▶ [Stated goal]
Reproduce every line of the items below without any changes, but omit the pictures from your output.

** Start Supplied information **

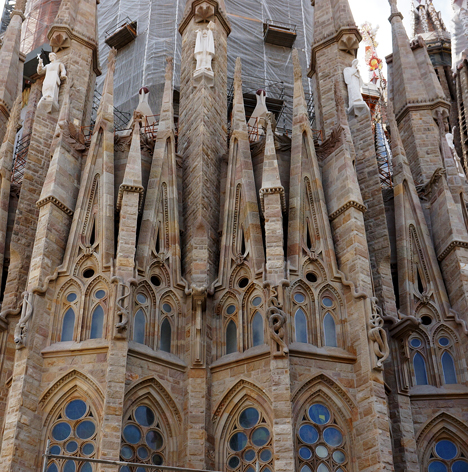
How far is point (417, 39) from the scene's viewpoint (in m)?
31.5

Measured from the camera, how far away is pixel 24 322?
1884 cm

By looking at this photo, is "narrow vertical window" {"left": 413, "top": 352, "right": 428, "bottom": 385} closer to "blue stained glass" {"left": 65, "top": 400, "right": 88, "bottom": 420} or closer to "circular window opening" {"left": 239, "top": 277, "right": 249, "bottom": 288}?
"circular window opening" {"left": 239, "top": 277, "right": 249, "bottom": 288}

** End Supplied information **

▶ [Task output]
How far is point (417, 39) from the scene's viewpoint (in m)?
31.5

Measured from the camera, how far away is pixel 24 322?
1884 cm

By looking at this photo, is "narrow vertical window" {"left": 413, "top": 352, "right": 428, "bottom": 385} closer to "blue stained glass" {"left": 65, "top": 400, "right": 88, "bottom": 420} or closer to "circular window opening" {"left": 239, "top": 277, "right": 249, "bottom": 288}?
"circular window opening" {"left": 239, "top": 277, "right": 249, "bottom": 288}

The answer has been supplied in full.